Most commonly, the cold arrives between these 2 stages.
- It freezes the vapor particles as they fold and pile up, without giving them time to join perfectly to form droplets.
Thus, it creates small knots or clusters of ice.
- These appear white because they are composed of many filaments that remain separated and have distinct surfaces, even though they are folded over one another.
These knots appear fuzzy or hairy all around because there are always several particles of the vapor that are unable to fold and pile up as quickly as the others.
- This causes them to attach straight against them, forming the tiny hairs that cover them.
These knots form larger or smaller, and the filaments that surround them are thicker and shorter, or finer and longer depending on whether:
- the cold arrives gradually or suddenly
- the vapor is dense or sparse
Vapors Converting to Water or Ice
There are always 2 things required to convert vapors into water or ice:
- Their particles are close enough to touch each other
- There is enough cold around them to make them join and stay together when they touch.

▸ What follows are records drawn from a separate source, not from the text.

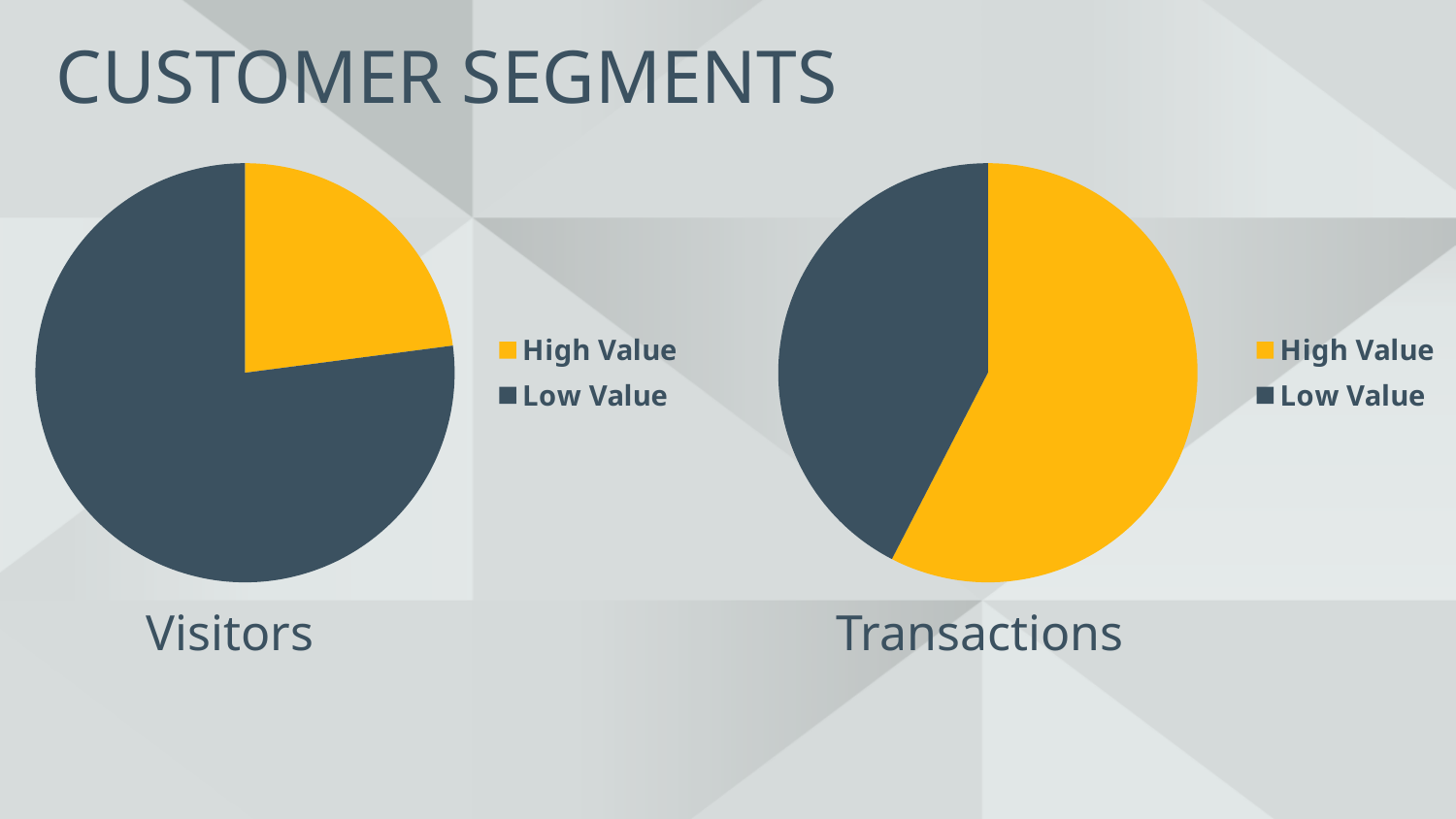
In the Transactions chart, which is larger: High Value or Low Value? High Value In the Visitors chart, which segment is the smallest? High Value In the Visitors chart, which is larger: High Value or Low Value? Low Value In the Transactions chart, which segment is the smallest? Low Value How many entries does the legend of the Transactions chart list? 2 In the Visitors chart, which segment is the largest? Low Value What colour represents High Value in the Visitors chart? yellow In the Transactions chart, which segment is the largest? High Value What kind of chart is the Transactions chart? pie chart What kind of chart is the Visitors chart? pie chart What is the title of the slide containing the two pie charts? CUSTOMER SEGMENTS How many slices does the Visitors pie chart have? 2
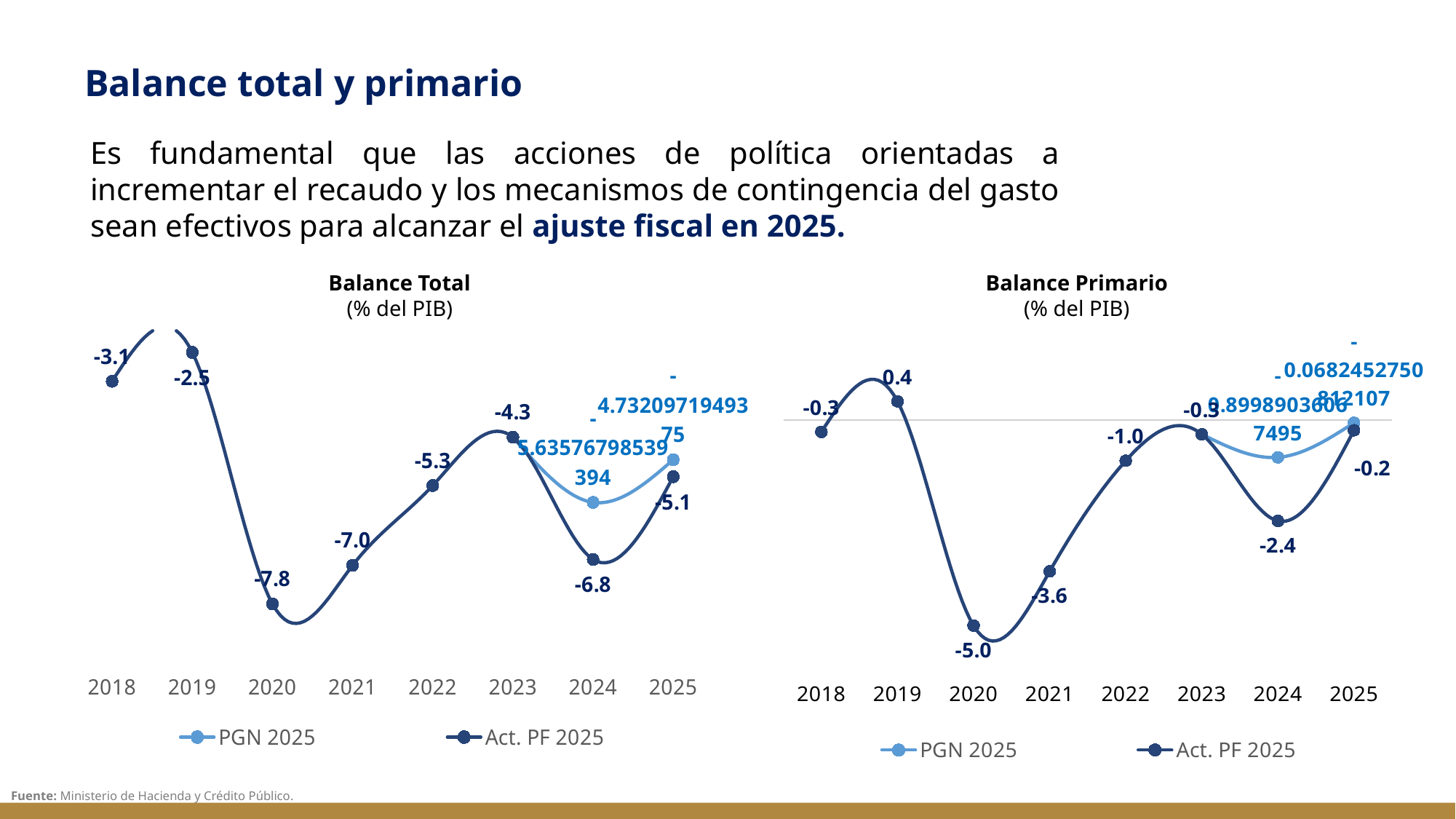
In the Balance Total chart, what is the Act. PF 2025 value for 2020? -7.8 In the Balance Total chart, what is the difference between the Act. PF 2025 values for 2024 and 2025? 1.7 In the Balance Primario chart, what is the Act. PF 2025 value for 2024? -2.4 In the Balance Primario chart, is the Act. PF 2025 value for 2021 larger or smaller than the value for 2022? smaller What kind of chart is the Balance Total chart? line chart How many years are shown on the x axis of the Balance Total chart? 8 In the Balance Total chart, which year has the lowest Act. PF 2025 value? 2020 In the Balance Primario chart, which year has the lowest Act. PF 2025 value? 2020 In the Balance Total chart, what is the Act. PF 2025 value for 2023? -4.3 In the Balance Total chart, which year has the highest Act. PF 2025 value? 2019 In the Balance Primario chart, what is the Act. PF 2025 value for 2019? 0.4 How many series does the legend of the Balance Primario chart list? 2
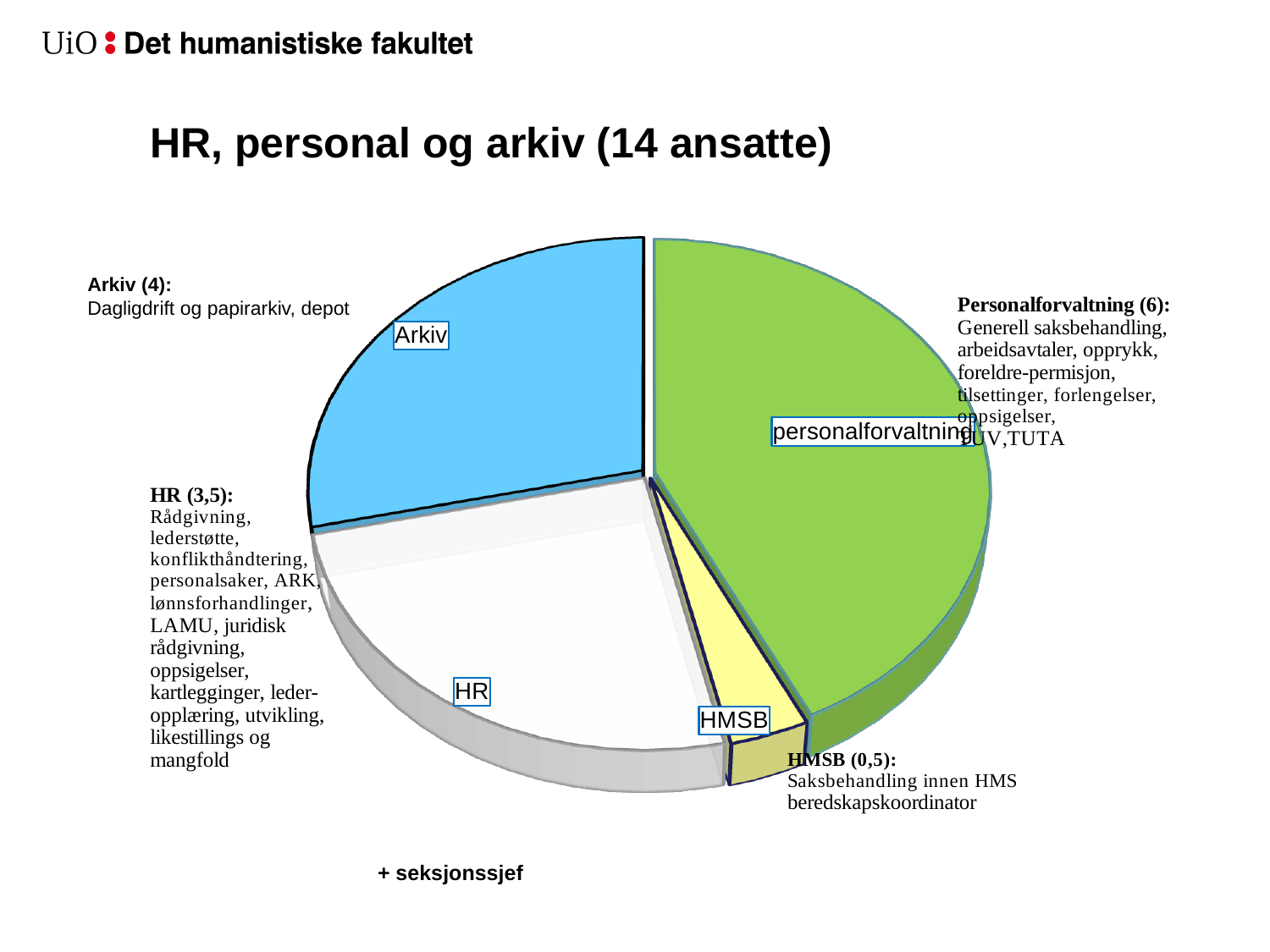
Which slice is larger, Arkiv or HMSB? Arkiv What is the difference between the number of employees in Personalforvaltning and in Arkiv? 2 What is the title of the slide containing the pie chart? HR, personal og arkiv (14 ansatte) Which slice of the pie chart is the smallest? HMSB Which slice of the pie chart is the largest? personalforvaltning According to the annotation on the slide, how many employees are in HMSB? 0,5 According to the annotation on the slide, how many employees are in Personalforvaltning? 6 How many slices does the pie chart have? 4 What kind of chart is shown on the slide? pie chart According to the annotation on the slide, how many employees are in HR? 3,5 According to the annotation on the slide, how many employees are in Arkiv? 4 What colour is the personalforvaltning slice of the pie chart? green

It would not be enough for the cold to be very great if the vapors were spread so far apart in the air that they did not touch at all, nor would it be enough for them to be very close and compressed if their heat, that is, their agitation, were strong enough to prevent them from joining.
Thus, clouds do not always form high in the air, even though the cold is always sufficient for this effect.
It also requires:
- a westerly wind, opposing the usual course of the vapors, to gather and condense them where it ends; or
- 2 or more other winds, coming from different directions, to press and accumulate them between them; or
- one of these winds drives them against a cloud already formed; or
- they gather against the underside of a cloud as they rise from the earth.

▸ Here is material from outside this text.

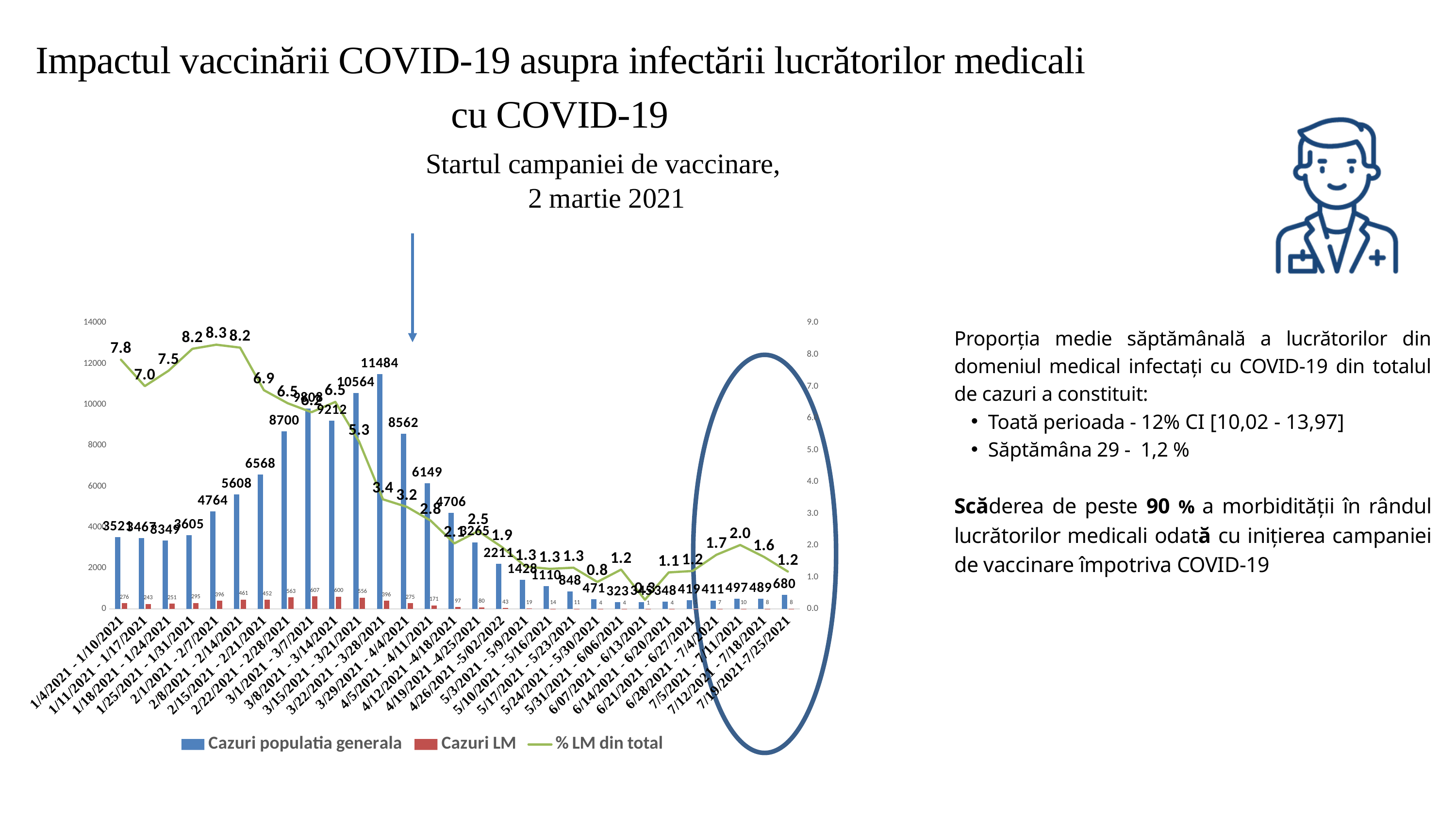
Which week has the highest value for Cazuri populatia generala? 3/22/2021 - 3/28/2021 How many weekly periods are plotted along the x axis? 29 In which week does the % LM din total line reach its highest value, and what is that value? 2/1/2021 - 2/7/2021, 8.3 What kind of chart is shown on the slide? Combination bar and line chart What are the three series named in the chart legend? Cazuri populatia generala, Cazuri LM, % LM din total What is the % LM din total value for the week 1/4/2021 - 1/10/2021? 7.8 Does the % LM din total line rise or fall from the week 3/22/2021 - 3/28/2021 to the week 5/24/2021 - 5/30/2021? Falls What is the value of Cazuri LM for the week 3/1/2021 - 3/7/2021? 607 Which week has the larger value for Cazuri populatia generala: 2/8/2021 - 2/14/2021 or 2/15/2021 - 2/21/2021? 2/15/2021 - 2/21/2021 What is the value of Cazuri populatia generala for the week 3/22/2021 - 3/28/2021? 11484 What is the difference in Cazuri populatia generala between the weeks 3/22/2021 - 3/28/2021 and 3/29/2021 - 4/4/2021? 2922 How many series does the chart legend list? 3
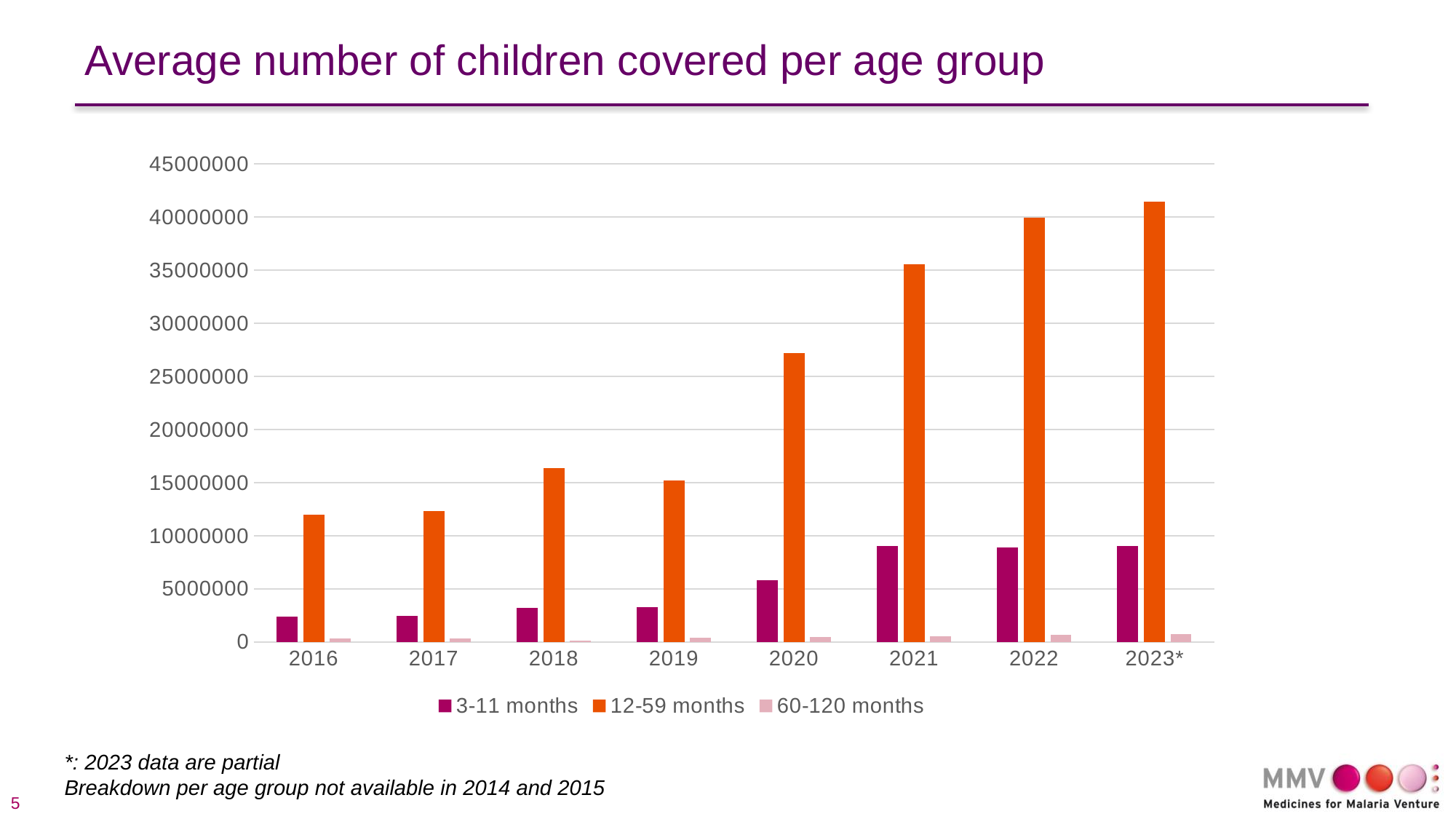
What kind of chart is shown on the slide? Bar chart Does the 12-59 months series generally rise or fall from 2016 to 2023*? rise Is the value for 3-11 months in 2020 greater or less than 5000000? greater How many years are shown on the x axis? 8 Is the value for 12-59 months in 2023* greater or less than 40000000? greater Is the value for 12-59 months in 2020 greater or less than 25000000? greater For the 12-59 months series, which year has the larger value, 2018 or 2019? 2018 What colour represents the 12-59 months series in the legend? Orange How many series does the legend list? 3 Which year has the highest value for the 12-59 months series? 2023*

Fog forms only when the cold air and the abundance of vapors coincide.
This often happens in the evening or at night after a warm day, especially in spring more than other seasons, and even more than in autumn. This is because the temperature difference between day and night is greater.
Fog forms more often in marshy or coastal areas than in places far from water or on water far from land. This is because water cools faster than land, chilling the air, which condenses the vapors produced abundantly by warm, moist land.
The largest fogs, like clouds, form where the course of two or more winds ends.
These winds drive many vapors to these locations, where they thicken into fog if the air near the ground is very cold or into clouds if it is only cold enough to condense them higher up.
Note that the water droplets or ice particles that make up fog must be very small; if they were even slightly larger, their weight would quickly cause them to fall to the ground, so we would not call it fog but rain or snow.
There can never be any wind where fog forms, as it would quickly disperse it, especially when composed of water droplets. Even the slightest air movement causes these droplets to join and grow larger, eventually falling as rain or dew.